Произошло это так. Группа бывших студентов Казанского университета задумала издать «учено-литературный сборник» «в пользу недостаточных студентов этого заведения». Была послана покорнейшая просьба к «первому студенту» Казанского университета С. Т. Аксакову дать название сборнику и своим произведением украсить его страницы. Всегда отзывчивый на просьбы ближнего, готовый услужить чем мог, одолжить деньгами (только «под секретом», как он просил), Сергей Тимофеевич тем более рад был помочь нуждающимся студентам родного ему Казанского университета. Сборник он предложил назвать «Братчиной» и написал для него «рассказ из студентской жизни» «Собирание бабочек». Страдающий от приступов болезни, еле передвигающийся в запертой темной комнате, еле различающий одним глазом предметы (только по-прежнему ясны для него чувствуемые сердцем каждое движение, каждый поворот головы склонившейся над столом Веры, записывающей рассказ под диктовку отесеньки), немощный старец — что мог он вспомнить о каких-то бабочках, о собирании их более полувека тому назад? Но вот он, до того сидевший в кресле согнувшись, приподнял голову, уставился взглядом перед собою, умиление скользнуло по лицу, оживляя его внутренней теплотой воспоминания (как это было все знакомо и до боли близко Вере!), и заговорил… о нет! не тем голосом декламатора, как когда-то, а по-домашнему просто, с какой-то светлой, набирающей силу нотой, и что-то как будто влетело в комнату, распахнуло ее и властно позвало на воздух, на простор. «Как радостно первое появление бабочек! — слышался голос, казалось, звавший на этот простор. — Какое одушевление придают они природе, только что просыпающейся к жизни после жестокой, продолжительной зимы…» Он словно уже видел бабочку, радующую его взгляд, и следил неотрывно за нею, даже как будто уже шел к этому «порхающему цветку», видел себя уже бегущим за ним, как когда-то, более полувека назад, пятнадцатилетним студентом Казанского университета бегал он на поляне загородного сада, преследуя носящихся в воздухе мелькающих разноцветных бабочек и затем дрожащими от радости руками извлекая из мешочка рампетки добычу.

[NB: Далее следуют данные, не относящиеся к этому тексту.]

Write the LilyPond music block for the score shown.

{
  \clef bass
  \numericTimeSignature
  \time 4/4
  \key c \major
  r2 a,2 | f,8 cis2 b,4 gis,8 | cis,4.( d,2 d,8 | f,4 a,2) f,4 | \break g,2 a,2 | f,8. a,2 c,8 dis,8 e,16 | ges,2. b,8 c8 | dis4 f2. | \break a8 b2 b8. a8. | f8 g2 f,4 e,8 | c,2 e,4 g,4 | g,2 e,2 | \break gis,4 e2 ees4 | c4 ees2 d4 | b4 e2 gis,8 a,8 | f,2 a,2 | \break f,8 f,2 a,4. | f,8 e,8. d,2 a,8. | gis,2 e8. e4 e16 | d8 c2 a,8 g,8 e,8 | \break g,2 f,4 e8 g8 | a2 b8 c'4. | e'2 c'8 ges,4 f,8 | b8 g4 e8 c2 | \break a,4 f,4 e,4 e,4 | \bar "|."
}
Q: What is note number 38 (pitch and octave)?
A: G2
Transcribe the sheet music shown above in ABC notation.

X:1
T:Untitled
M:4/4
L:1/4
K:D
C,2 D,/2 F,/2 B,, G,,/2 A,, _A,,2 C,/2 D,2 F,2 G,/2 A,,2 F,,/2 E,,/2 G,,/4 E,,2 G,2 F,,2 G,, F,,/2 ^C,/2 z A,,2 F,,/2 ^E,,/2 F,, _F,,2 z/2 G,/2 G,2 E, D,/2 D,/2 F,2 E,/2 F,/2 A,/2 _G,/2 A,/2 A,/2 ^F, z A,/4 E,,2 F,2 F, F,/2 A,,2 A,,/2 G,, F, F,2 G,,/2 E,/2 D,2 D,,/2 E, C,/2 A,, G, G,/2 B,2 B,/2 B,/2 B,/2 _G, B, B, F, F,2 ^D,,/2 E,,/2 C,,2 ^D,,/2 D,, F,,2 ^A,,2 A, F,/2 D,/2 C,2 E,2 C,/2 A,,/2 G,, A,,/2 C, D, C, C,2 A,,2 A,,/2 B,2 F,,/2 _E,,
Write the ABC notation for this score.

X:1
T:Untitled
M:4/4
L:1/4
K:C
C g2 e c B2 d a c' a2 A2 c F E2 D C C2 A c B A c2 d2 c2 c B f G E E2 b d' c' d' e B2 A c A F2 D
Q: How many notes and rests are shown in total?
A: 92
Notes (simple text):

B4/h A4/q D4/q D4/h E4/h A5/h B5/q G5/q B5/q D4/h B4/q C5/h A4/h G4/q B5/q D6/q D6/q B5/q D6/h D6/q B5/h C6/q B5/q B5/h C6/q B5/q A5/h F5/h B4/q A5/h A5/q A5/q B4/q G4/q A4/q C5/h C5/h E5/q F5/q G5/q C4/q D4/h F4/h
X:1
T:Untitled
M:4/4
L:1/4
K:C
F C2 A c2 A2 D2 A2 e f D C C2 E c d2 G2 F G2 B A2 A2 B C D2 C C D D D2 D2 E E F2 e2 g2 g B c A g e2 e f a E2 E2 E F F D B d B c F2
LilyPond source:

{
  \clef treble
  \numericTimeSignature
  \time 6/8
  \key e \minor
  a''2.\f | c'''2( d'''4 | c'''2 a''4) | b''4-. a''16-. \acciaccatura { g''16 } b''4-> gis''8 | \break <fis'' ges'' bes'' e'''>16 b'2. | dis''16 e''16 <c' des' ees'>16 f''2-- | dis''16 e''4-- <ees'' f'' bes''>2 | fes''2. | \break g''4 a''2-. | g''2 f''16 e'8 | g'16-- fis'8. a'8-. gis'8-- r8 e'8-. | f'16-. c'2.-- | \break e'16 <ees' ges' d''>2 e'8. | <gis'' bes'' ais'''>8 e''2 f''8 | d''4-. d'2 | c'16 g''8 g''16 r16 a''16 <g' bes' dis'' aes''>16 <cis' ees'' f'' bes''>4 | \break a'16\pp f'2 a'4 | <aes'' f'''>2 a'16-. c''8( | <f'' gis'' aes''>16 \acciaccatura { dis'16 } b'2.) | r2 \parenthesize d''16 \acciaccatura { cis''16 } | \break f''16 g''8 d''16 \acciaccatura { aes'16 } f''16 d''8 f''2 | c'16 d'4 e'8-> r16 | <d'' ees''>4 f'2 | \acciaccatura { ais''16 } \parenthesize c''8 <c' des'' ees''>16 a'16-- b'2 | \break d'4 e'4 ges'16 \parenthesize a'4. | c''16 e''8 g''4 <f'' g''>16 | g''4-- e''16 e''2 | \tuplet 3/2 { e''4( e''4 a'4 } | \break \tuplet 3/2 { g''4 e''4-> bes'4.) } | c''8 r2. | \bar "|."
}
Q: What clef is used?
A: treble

«Из всех насекомых, населяющих божий мир, из всех живых тварей, ползающих, прыгающих и летающих, — бабочка лучше, изящнее всех», — диктовал он, и как будто не воспоминание это было, а живое созерцание мелких тварей, трогательной вестницы недоступной уже ему природы. Как прекрасна жизнь, и сколько радости для глаз в гармонии цветов, узоров, испещряющих это милое, чистое создание, никому не делающее вреда, питающееся соком цветов, который сосет оно своим хоботком… Таким уж он рожден, и таким сойдет, видно, в могилу: достаточно прилепиться к чему-нибудь в природе, вот к этим же хотя бы бабочкам, и все для него в них, весь мир, средоточие всего живого на земле. И в нем самом оживает целый мир впечатлений, и от тех мест, где ловил бабочек, где провел много счастливых, блаженных часов, и от тех людей, с кем делил эту страсть, которая так быстро, но горячо прошла по душе его и оставила в нем незабываемый след. Так грустно от невозвратности того чудесного времени… но нужды нет! «Горы, леса и луга, по которым бродил я с рампеткою, вечера, когда я подкарауливал сумеречных бабочек, и ночи, когда на огонь приманивал я бабочек ночных, как будто не замечались мною: все внимание, казалось, было устремлено на драгоценную добычу; но природа, незаметно для меня самого, отражалась на душе моей вечными красотами своими, а такие впечатления, ярко и стройно возникающие впоследствии, — благодатны, и воспоминания о них вызывают отрадное чувство из глубины души человеческой».